## SOURCE EXTRACT
- Opening Delimiter -
April 27, 2020The IntersectionCovid-19economics

Get India back at work to secure the economy and employment

If we promote mass-employment when hundreds of millions have lost their jobs and there is a reverse exodus of migrants to the countryside, I cannot think of a time we ever will.

Mint This is from The Intersection column that appears every other Monday in Mint.

As we near the end of an extended national lockdown, our policy discourse must broaden from containing the outbreak to addressing the three R’s for the economy as well: of relief, revival and reconstruction. While the pandemic will haunt us for a few years, it is also true that complete lockdowns will harm Indian society as much—if not more—than the disease.

Unlike rich countries, India’s government simply does not have the resources to pay people to stay at home. Most businesses are staring at insolvency after having to keep and pay employees over the past four weeks. Even if they manage to stay afloat, their distress will compound our unemployment crisis. According to Mahesh Vyas of the Centre for Monitoring Indian Economy, 140 million people, or 14% of India’s working age population, have lost their jobs during the lockdown. Both urban and rural India have been hit hard.

The immediate order of the day for the Union and state governments is to prevent the permanent destruction of jobs. Monetary policy changes will take time to take effect. On the fiscal side, it is unclear if revenue-starved governments can raise enough resources in the next few weeks, even if they find ways to effectively disburse the money to those who need it. That leaves us with only one answer: get India back to work.
- Closing Delimiter -
## DATA
- Opening Delimiter -
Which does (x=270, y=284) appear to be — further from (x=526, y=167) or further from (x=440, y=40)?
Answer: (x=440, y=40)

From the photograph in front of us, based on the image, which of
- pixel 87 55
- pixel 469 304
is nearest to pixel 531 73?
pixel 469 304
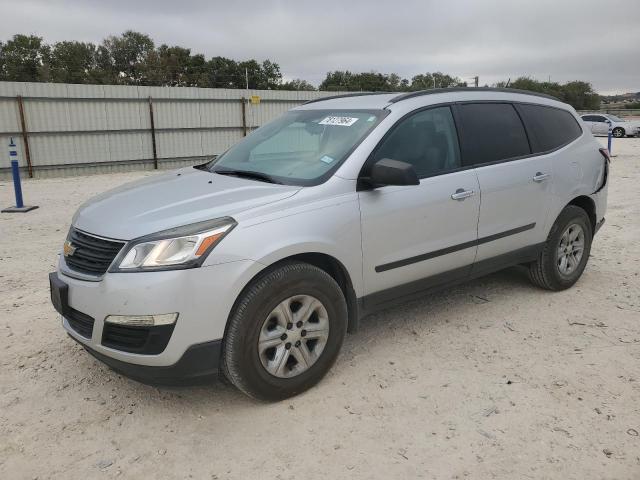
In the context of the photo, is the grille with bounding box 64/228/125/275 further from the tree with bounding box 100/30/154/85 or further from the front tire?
the tree with bounding box 100/30/154/85

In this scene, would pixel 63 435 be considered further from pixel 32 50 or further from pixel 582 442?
pixel 32 50

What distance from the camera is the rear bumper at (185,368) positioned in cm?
265

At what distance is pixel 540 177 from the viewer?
4.27 m

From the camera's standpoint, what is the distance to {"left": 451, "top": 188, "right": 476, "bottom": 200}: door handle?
3658mm

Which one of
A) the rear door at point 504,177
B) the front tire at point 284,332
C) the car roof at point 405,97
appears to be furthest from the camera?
the rear door at point 504,177

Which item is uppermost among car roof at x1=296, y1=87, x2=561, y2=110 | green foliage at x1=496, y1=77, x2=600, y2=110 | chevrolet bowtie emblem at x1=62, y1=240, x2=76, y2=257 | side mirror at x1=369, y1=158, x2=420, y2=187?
green foliage at x1=496, y1=77, x2=600, y2=110

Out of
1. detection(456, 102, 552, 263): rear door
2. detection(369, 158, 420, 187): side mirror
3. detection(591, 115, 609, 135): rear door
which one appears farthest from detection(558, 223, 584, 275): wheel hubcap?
detection(591, 115, 609, 135): rear door

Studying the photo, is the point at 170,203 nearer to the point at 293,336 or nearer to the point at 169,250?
the point at 169,250

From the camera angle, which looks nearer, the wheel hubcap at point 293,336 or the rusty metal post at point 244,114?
the wheel hubcap at point 293,336

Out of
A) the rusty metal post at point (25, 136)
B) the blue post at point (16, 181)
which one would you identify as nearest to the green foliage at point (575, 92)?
the rusty metal post at point (25, 136)

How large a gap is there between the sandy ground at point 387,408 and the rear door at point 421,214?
0.53m

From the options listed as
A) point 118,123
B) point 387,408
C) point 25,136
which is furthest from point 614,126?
point 387,408

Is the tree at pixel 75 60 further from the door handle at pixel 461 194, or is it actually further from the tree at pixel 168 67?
the door handle at pixel 461 194

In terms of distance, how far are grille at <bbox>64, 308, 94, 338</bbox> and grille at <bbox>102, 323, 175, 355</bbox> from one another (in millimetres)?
135
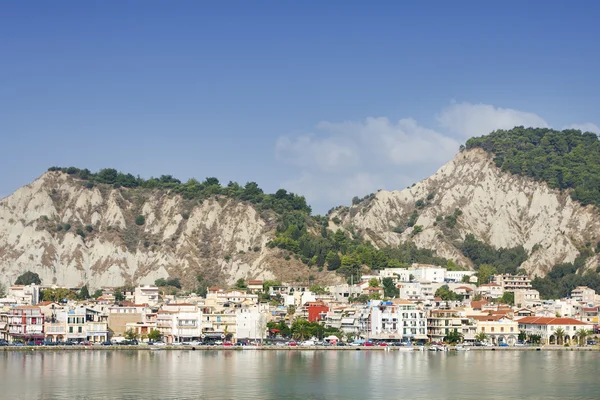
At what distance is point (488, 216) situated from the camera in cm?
18450

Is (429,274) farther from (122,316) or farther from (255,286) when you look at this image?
(122,316)

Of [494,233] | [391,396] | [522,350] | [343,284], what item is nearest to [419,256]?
[494,233]

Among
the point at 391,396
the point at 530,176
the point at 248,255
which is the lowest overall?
the point at 391,396

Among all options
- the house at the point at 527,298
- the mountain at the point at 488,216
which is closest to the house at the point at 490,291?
the house at the point at 527,298

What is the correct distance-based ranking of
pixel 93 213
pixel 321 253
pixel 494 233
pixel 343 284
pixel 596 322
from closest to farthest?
pixel 596 322 < pixel 343 284 < pixel 321 253 < pixel 93 213 < pixel 494 233

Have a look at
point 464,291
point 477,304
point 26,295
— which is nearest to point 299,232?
point 464,291

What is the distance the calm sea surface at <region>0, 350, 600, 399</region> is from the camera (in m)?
62.0

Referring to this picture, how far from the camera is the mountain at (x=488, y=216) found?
172900 mm

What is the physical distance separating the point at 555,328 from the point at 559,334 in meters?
0.75

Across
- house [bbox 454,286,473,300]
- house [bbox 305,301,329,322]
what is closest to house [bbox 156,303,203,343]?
house [bbox 305,301,329,322]

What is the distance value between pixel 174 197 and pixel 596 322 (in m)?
74.4

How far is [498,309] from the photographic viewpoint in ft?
400

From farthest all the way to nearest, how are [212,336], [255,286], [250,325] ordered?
[255,286] < [212,336] < [250,325]

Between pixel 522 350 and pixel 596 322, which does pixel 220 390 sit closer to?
- Closing Delimiter -
## WORK INSTRUCTIONS
A – According to the column on India's lockdown economy, how many people have lost their jobs during the lockdown?
B – Resume the column on India's lockdown economy, starting directly after its final sentence.
The rows are separate material, unrelated to the column on India's lockdown economy.

## RESPONSES BY TASK
A – 140 million people, or 14% of India's working-age population.

B –
As we figure out innovative ways of making direct cash transfers to the needy, and provide credit, interest moratoriums, tax deferrals and wage support to businesses, we must recognize that wages are the ultimate social security for individuals, and the cash register the ultimate economic stimulus. For this, we need to allow the less affected parts of the country to increase economic activity. As I argued in my previous column, and as recommended by an informal group of industry and civil society leaders that I was part of, a risk-linked calibrated reopening plan is both necessary and doable.

Over the next two to three years, the effectiveness of fiscal and monetary policy in India has a better chance of improving. Economic reconstruction would need a booster dose of both. But they are unlikely to be sufficient without a simultaneous policy stimulus” designed to create massive employment and industrial expansion. Amid all the talk of an increased role of the state, we tend to forget that there is such a thing as economic freedom and it plays a transformative role in the country’s economic story.

It is tempting to go back to comforting old myths and declare that micro, small and medium enterprises (MSMEs) will offer us a way out, and therefore we do not need big manufacturing. This was a fiction we long told ourselves to avoid having to confront the complexity of the task and argue with our internal leftists and modernity-sceptic nativists. Yes, MSMEs are very important, but that does not mean we should deliberately prevent them from expanding into large manufacturing companies. We need MSMEs, but we also need big firms that employ tens of thousands of people per shift.

With both geopolitics and the pandemic creating incentives for foreign companies to shift their supply chains away from China, the Indian economy has a once-in-a-century window of opportunity to capture some of the business. I sound like a broken record, but such windows have appeared periodically since 2009, all of which India has missed. Vietnam and Bangladesh, on the other hand, have made good by capturing some of these. The opportunity this time is much bigger, but also open to a wider range of countries. India will need to move fast and do things that it has never done before.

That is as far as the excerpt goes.